Het RIVM zou wel iets meer kunnen vertellen over de gevolgen van een te hoge stikstofdepositie. In het filmpje over teken vertellen kinderen over de gevolgen van de ziekte van Lyme. Zo kun je ook wel wat concreter worden over de gevolgen van stikstofuitstoot op de natuur. Bijvoorbeeld door te wijzen op vogels die (als gevolg van calciumtekort door bodemverzuring) hun pootjes breken zodra ze uit hun nest stappen.  Een dood vogeltje is een beter argument dan “Europese regelgeving”. Misschien niet voor een boze boer voor je neus, maar wel voor de publieke opinie die (in ieder geval tijdens de protesten) positief staat tegenover de boeren.

Empathie

Maar misschien nog wel belangrijk is empathie. Je kunt blijven wijzen op je onafhankelijkheid en Europese richtlijnen, maar je zou er ook kunnen vertellen dat er bij het RIVM veel mensen werken met een agrarische achtergrond. Of je zou kunnen beginnen met erkennen dat boeren inderdaad kampen met een grote regeldruk. Of dat de administratielast hoog is. 

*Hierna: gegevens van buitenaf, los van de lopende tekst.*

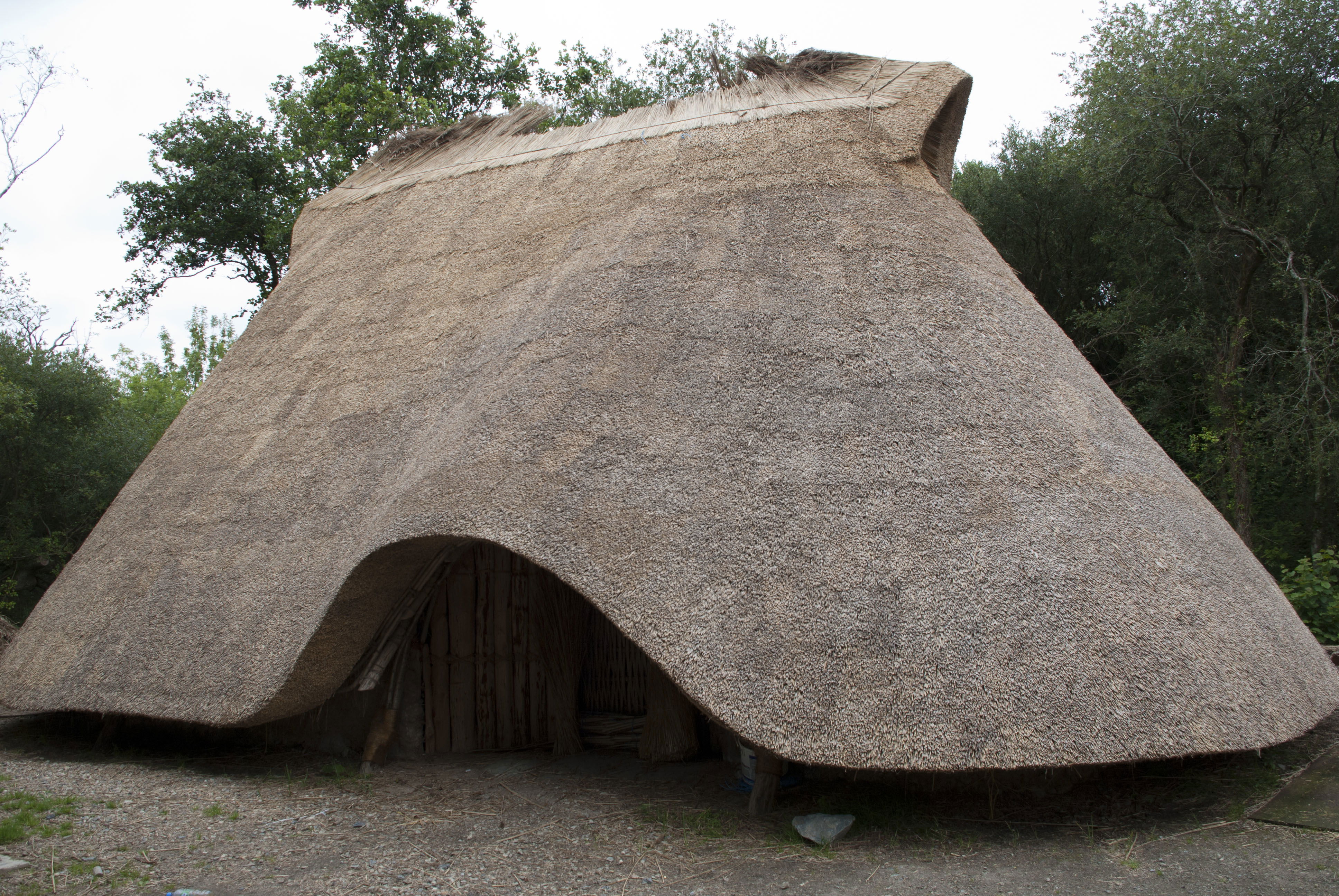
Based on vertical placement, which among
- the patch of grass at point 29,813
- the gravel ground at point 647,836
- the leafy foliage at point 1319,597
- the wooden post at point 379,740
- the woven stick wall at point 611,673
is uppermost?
the leafy foliage at point 1319,597

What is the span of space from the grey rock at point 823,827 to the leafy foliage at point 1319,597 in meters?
6.16

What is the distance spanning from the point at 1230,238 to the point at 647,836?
11700 millimetres

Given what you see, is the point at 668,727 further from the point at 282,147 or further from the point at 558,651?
the point at 282,147

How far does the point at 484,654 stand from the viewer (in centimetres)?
630

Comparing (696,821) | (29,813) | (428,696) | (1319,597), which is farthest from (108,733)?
(1319,597)

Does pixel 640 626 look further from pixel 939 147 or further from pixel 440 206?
pixel 440 206

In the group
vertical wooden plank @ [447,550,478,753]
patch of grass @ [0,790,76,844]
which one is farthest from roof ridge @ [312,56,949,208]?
patch of grass @ [0,790,76,844]

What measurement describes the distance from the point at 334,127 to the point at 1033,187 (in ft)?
40.7

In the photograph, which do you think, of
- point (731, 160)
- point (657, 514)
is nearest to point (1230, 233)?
point (731, 160)

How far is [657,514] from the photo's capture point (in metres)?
4.35

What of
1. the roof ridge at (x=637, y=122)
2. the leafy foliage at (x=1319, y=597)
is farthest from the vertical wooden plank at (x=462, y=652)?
the leafy foliage at (x=1319, y=597)

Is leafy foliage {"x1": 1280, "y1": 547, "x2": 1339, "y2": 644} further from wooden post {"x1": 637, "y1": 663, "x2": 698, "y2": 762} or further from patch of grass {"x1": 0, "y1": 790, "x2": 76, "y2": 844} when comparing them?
patch of grass {"x1": 0, "y1": 790, "x2": 76, "y2": 844}

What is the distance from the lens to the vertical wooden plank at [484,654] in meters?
6.26

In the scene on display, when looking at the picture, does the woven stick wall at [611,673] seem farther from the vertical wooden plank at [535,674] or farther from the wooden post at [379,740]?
the wooden post at [379,740]
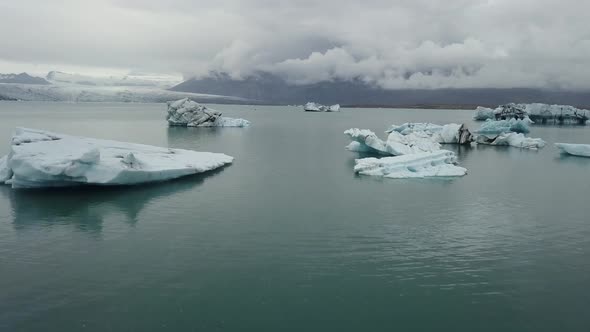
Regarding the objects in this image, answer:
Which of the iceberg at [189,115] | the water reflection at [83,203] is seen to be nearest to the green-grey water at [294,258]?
the water reflection at [83,203]

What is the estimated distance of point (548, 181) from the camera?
23.6 metres

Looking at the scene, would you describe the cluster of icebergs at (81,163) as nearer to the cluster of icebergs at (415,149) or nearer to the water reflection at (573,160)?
the cluster of icebergs at (415,149)

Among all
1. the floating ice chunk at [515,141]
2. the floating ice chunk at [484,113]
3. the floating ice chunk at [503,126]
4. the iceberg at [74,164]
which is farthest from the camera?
the floating ice chunk at [484,113]

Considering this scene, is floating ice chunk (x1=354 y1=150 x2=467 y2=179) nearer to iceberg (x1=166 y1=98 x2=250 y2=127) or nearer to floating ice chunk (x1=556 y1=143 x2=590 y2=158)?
floating ice chunk (x1=556 y1=143 x2=590 y2=158)

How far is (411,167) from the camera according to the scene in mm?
23547

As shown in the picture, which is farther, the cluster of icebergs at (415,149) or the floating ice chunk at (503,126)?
the floating ice chunk at (503,126)

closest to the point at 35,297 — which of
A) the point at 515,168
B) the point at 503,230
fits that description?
the point at 503,230

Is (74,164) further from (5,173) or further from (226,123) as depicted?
(226,123)

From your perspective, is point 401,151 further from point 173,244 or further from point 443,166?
point 173,244

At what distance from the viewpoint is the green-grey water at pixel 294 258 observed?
27.7 ft

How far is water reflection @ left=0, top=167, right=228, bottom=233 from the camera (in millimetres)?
14242

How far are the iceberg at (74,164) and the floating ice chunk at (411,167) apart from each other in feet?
30.3

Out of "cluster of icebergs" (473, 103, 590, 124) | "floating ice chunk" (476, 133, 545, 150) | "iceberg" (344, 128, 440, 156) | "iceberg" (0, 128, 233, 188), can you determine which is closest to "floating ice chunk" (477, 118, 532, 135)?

De politiek doet het aan de lopende band. Bij de aankondiging van de verlaging van de maximumsnelheid -een maatregel om door stikstofproblematiek stilgevallen bouwprojecten lucht te geven- benadrukten zowel premier Rutte als fractievoorzitter Dijkhoff dat ze het een “rotmaatregel’ vonden. Maar: “als ze zouden weten dat mensen met Kerst werkloos thuis zouden zitten omdat iedereen 130 blijft rijden, kan geen VVD’er zich meer in de spiegel aankijken.”

Emotionele uitstoot

De vioolkoffer ging nog net niet open toen de VVD de impopulaire maatregel aankondigde. Het RIVM zou de “emotionele uitstoot” nog veel strenger moeten bewaken. Het is geen semi-populistische partij maar een wetenschappelijk instituut. Emoties mogen geen rol spelen bij het vaststellen van normen en het meten van waarden. Maar als je moet communiceren met mensen die geraakt worden door jouw onderzoeksresultaten, kun je niet verwachten dat ze hun onderbuik negeren. Als je laat zien dat je begrip hebt voor de ander(sdenkende), heb je kans dat die ander ook wil luisteren.

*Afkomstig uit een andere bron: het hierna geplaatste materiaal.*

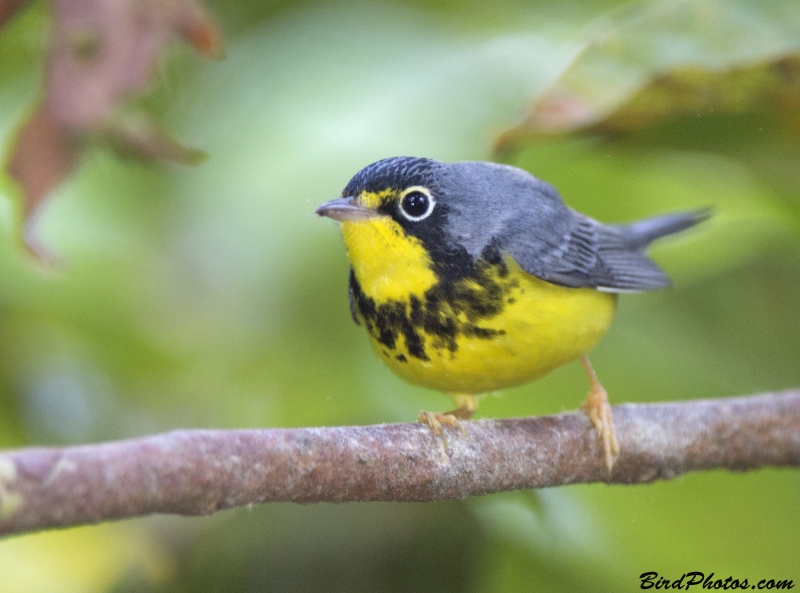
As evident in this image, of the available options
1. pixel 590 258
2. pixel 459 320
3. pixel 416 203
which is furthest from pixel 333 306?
pixel 416 203

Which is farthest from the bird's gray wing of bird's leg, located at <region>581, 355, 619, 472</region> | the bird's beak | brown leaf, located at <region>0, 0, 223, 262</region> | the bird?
brown leaf, located at <region>0, 0, 223, 262</region>

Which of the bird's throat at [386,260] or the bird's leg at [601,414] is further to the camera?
the bird's leg at [601,414]

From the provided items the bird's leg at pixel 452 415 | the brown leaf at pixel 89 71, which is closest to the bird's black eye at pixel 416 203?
the bird's leg at pixel 452 415

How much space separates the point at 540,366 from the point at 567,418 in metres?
0.26

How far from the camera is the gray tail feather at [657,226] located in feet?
13.4

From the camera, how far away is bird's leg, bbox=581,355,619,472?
9.57 feet

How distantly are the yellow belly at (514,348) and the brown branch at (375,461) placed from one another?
234mm

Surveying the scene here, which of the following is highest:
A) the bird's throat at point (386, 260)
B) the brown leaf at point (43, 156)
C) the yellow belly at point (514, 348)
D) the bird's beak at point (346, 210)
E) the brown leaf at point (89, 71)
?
the brown leaf at point (89, 71)

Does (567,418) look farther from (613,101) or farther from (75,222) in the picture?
(75,222)

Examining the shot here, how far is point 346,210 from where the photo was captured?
2.55 meters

Het interview in De Volkskrant eindigt met een opmerking van Brug:‘Ik mag nu best wel weer even terug in mijn hok.’ Een begrijpelijke reactie, want een dialoog met boze boeren is voor niemand leuk. Maar het RIVM -en dit geldt voor meer organisaties- moet de tijd in het hok gaan besteden aan de impact van hun werk.